**REQUIRED TASKS:**
#1 Reproduce word for word the stretch of the lynching essay from "It’s not just" through "normalized around me.".
#2 Resume the essay on how schools teach lynching, writing on from its last sentence.

**EXTRACT TO READ:**
Lynchings Are So Much More Horrifying Than Schools Suggest

It’s not just a noose and, shockingly, we don’t talk about this.

Photo by Sushil Nash on Unsplash

Do you remember sitting down in history class, and hearing the teacher speak about Black history? I do. As a white girl in an all-white neighborhood, Black History Month felt a little foreign.

No, like, really, I wrote about some of this, but I feel it’s pertinent to this month too.

I mean, the only black girl at my elementary school was pulled out — allegedly because she was bullied. If you’ve read my writing before, you know that I grew up with a lot of racism that was just normalized around me.

In school, the way we were introduced to the concept of racism and racial attacks awkwardly

Photo by MChe Lee on Unsplash

Our teacher’s voice just kind of hushed a bit, and explained that this chapter was “going to be very difficult” for us. It wasn’t difficult. It was just…awkward and really glossed over.

We were told the following about life for Black people after the Civil War, in a nutshell:

  • Jim Crow laws kept Black Americans from getting good jobs, voting, or other things like that.
  • Segregation happened and it was bad.
  • Lynchings occasionally happened, and it meant someone got hanged in a tree.
  • The KKK existed but then the Civil Rights movement happened, something something Martin Luther King, and they went away.
  • Malcolm X existed, he was a civil rights leader, but we never really figured out what he did.
  • Hip hop had words that rhyme but that’s about it. We were discouraged from listening to it as a whole.

I kid you not. That was about all the Black history we got aside from Harriet Tubman and a quick blurb about the Harlem Renaissance in middle school.

The concept of lynching was almost never spoken of, and that really stood out to me recently

Up until I was in high school, I didn’t really know what lynching really meant. I thought it meant that someone got beat up or hanged after doing something that was really bad. It was a punishment for people who deserved it, that’s all, right?

Well, no, that wasn’t right.

Lynching did involve nooses, but that was not even the most gruesome part. It wasn’t just name-calling or beatings. It was a truly sociopathic, psychotic act that genuinely showed a side of America that whites don’t want to think about.

A typical lynching from the turn of last century would be enough to make a lot of serial killers sick to their stomachs. It’s little wonder, then, that a lot of school curricula don’t give the full details of what that word truly means.

For those who grew up sheltered like me, let’s talk about what lynching *really* means

If you thought it just meant that there was a hanging going on, you probably had a similar educational experience to what I did. As a white person, I get it. These are “things that are not discussed,” if you know what I mean.

Here’s the real, fucked up, terrifying truth about lynching…

First off, it was a public spectacle that people would plan and show up for

This was not just a random angry mob bringing up pitchforks. This shit was actually planned — as in, a person who was accused of the crime would have people planning out his lynching.

Lynching was primarily a public spectacle, and what’s more insane is that the people committing the lynching would bring their family members to watch. That’s right, mothers with their children would occasionally come to watch someone get murdered for their own amusement.

Before the person was killed, they would often be publicly tortured

Whippings, burnings, and just full-on beatdowns were very common. This should not be a shock to anyone, considering the gruesome photos of the murder of Emmett Till.

**DATA RECORDS:**
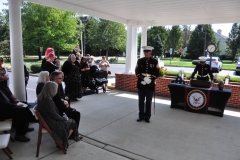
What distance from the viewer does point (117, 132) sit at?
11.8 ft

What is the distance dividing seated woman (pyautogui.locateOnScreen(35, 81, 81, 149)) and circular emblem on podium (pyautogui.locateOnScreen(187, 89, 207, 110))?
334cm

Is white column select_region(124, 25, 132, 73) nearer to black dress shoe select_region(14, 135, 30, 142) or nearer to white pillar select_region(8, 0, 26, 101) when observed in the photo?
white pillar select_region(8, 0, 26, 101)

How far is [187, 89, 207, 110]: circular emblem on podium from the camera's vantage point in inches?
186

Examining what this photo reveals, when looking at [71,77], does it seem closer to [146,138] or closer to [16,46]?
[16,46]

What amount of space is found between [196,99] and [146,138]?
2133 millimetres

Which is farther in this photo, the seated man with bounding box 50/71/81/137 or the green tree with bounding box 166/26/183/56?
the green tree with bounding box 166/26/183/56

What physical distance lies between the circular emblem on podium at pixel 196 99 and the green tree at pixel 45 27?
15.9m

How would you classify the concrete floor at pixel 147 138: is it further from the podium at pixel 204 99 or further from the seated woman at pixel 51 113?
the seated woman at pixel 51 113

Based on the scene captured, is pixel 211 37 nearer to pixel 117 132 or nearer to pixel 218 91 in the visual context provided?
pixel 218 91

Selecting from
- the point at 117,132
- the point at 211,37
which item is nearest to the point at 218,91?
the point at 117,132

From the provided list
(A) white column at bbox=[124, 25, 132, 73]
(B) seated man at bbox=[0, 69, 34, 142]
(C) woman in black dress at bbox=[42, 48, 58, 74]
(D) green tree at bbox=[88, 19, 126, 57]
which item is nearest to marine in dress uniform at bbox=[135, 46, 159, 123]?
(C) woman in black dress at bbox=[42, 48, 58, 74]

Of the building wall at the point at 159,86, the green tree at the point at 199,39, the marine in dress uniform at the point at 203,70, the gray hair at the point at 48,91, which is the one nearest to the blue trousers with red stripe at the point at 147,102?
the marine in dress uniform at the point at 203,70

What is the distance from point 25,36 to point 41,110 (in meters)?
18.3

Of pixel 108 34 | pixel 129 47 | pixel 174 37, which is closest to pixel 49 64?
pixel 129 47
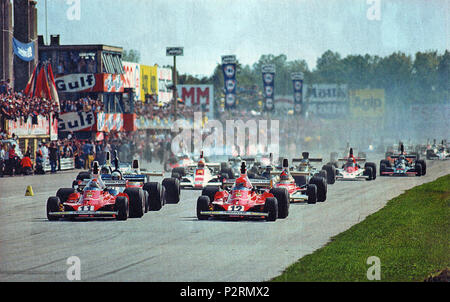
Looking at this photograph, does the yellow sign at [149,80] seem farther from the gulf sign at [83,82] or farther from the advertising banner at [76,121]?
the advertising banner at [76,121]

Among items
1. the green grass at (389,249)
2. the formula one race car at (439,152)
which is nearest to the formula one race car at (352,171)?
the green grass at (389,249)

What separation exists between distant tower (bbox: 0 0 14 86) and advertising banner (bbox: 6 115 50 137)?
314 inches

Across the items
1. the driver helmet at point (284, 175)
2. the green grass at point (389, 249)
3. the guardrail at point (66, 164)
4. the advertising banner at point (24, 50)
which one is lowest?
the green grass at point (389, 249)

==

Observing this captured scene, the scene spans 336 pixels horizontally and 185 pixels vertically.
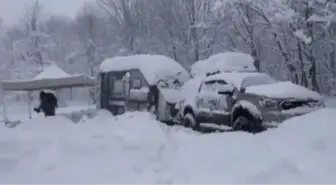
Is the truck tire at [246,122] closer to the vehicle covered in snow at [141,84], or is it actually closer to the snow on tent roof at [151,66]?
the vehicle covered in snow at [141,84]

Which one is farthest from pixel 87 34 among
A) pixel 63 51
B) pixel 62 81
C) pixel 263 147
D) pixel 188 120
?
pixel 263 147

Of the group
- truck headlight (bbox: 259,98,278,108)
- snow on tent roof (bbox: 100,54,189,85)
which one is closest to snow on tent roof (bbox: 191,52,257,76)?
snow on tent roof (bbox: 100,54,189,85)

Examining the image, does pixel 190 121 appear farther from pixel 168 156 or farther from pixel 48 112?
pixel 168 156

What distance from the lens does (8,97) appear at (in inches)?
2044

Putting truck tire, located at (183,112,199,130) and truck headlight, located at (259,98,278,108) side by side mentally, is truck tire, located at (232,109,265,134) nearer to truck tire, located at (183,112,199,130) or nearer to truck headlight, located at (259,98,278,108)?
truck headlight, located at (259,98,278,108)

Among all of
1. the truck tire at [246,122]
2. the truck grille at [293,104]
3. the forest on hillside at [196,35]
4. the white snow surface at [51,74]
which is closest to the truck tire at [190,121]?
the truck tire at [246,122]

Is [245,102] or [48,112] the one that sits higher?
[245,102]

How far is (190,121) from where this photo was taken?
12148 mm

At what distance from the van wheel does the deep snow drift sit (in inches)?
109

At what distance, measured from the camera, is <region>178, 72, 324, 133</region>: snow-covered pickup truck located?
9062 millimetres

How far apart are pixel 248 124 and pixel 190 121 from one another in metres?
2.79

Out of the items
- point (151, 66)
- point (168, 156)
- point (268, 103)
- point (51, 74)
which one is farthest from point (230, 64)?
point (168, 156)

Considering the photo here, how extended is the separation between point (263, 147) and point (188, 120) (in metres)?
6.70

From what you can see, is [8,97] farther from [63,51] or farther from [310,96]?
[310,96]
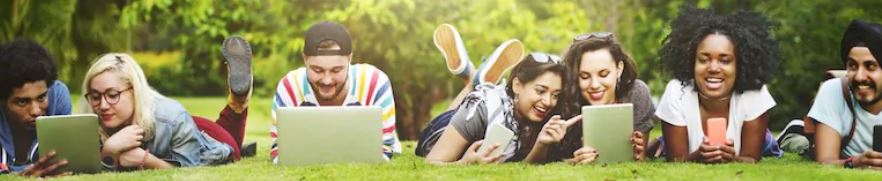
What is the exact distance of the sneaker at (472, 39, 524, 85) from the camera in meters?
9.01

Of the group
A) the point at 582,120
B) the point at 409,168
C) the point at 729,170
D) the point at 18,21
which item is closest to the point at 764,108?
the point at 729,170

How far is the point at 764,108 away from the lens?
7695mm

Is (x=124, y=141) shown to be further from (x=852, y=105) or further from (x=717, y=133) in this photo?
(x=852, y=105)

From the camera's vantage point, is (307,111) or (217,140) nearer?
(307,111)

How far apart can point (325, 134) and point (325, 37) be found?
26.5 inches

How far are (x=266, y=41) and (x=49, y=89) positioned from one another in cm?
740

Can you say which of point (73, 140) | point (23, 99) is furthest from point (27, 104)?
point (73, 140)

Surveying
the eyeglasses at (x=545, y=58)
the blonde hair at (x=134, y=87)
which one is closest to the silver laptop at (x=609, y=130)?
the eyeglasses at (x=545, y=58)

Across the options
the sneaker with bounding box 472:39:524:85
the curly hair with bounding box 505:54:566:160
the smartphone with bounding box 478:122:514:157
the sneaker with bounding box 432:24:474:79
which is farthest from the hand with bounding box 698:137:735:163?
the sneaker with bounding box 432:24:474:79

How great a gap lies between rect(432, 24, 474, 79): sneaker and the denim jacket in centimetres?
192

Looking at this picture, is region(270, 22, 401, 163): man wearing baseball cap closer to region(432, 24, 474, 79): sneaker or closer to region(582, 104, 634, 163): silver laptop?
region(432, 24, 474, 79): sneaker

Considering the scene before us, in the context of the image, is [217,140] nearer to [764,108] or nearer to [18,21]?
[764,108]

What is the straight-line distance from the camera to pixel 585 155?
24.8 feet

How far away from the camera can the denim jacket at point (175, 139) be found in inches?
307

**THE RESULTS:**
#1
It’s not just a noose and, shockingly, we don’t talk about this.

Photo by Sushil Nash on Unsplash

Do you remember sitting down in history class, and hearing the teacher speak about Black history? I do. As a white girl in an all-white neighborhood, Black History Month felt a little foreign.

No, like, really, I wrote about some of this, but I feel it’s pertinent to this month too.

I mean, the only black girl at my elementary school was pulled out — allegedly because she was bullied. If you’ve read my writing before, you know that I grew up with a lot of racism that was just normalized around me.

#2
Till, 14 at the time of his lynching, was beaten so badly, he was not actually recognizable. His ear also had been partially shot off.

Kids were often encouraged to partake in it

I don’t think that white people realize how indoctrinated some parts of the country used to be. The Oxford Academic has a paper about how children were encouraged to cheer on lynchers — or even partake in the murder.

What happened to those kids as they reached adulthood was fairly divided.

Many of those children were so disgusted by what they saw, they actually became a key component of the anti-lynching movement. Others dug their heels into white supremacy, just like their parents.

Murders were often photographed and sent as postcards

Imagine finding out that a friend of yours was murdered. (Speaking as someone who is reeling from two different friends getting killed, it hits very differently.)

You’re already grieving. You’re miserable because you just want to have a friend still be alive, and some piece of shit just killed them. Your friend was a good person. It feels unfair.

Now, imagine if the people who murdered your buddy also sent out POSTCARDS of the occasion. The postcards feature your friend’s corpse, hung from a tree, next to them smiling like hunters posing with a dead deer.

This was a real thing, and traditionally, these postcards would also describe the lynching — you know, for the other sick fucks who couldn’t be there.

Then, bodies would also get dismembered and given away as souvenirs

Yes, this was a real thing and there were times when the funeral might not even have a body. The crowd would even rush to take the body parts as souvenirs before law enforcement could even come.

So yeah, if you find a human ear or a toe in your grandparent’s home, that’s probably what you’re seeing.

Police would cover it up and aid the killers

To absolutely no one’s surprise, police often had a hand in covering up who did what. Officially, around 4,400 people have lost their lives to lynching. However, the NAACP (rightfully) believes that number to be extremely underreported.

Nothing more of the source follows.